[INSTRUCTIONS FOR THE TASK] Pull out each line in the records below that contains the string "tall", and copy those lines in full.

[LISTING]
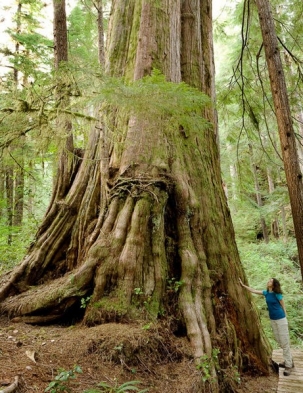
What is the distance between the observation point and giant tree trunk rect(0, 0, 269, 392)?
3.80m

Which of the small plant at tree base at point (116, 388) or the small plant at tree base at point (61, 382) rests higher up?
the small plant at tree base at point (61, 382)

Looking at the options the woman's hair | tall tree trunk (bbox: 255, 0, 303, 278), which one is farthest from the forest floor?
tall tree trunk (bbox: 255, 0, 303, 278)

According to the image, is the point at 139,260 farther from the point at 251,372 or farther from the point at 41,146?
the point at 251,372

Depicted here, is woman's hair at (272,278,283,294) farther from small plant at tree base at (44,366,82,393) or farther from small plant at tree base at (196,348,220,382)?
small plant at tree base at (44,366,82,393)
==
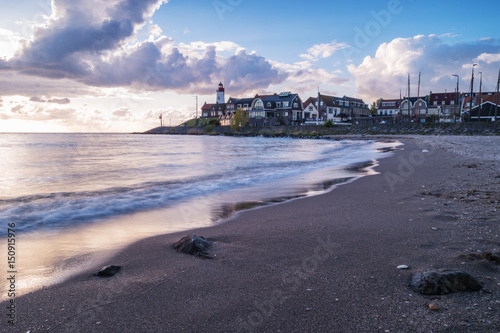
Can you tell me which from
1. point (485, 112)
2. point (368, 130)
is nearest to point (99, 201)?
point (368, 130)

[TASK SOLUTION]
Looking at the options the woman's hair | tall tree trunk (bbox: 255, 0, 303, 278), which one is farthest from the forest floor?
tall tree trunk (bbox: 255, 0, 303, 278)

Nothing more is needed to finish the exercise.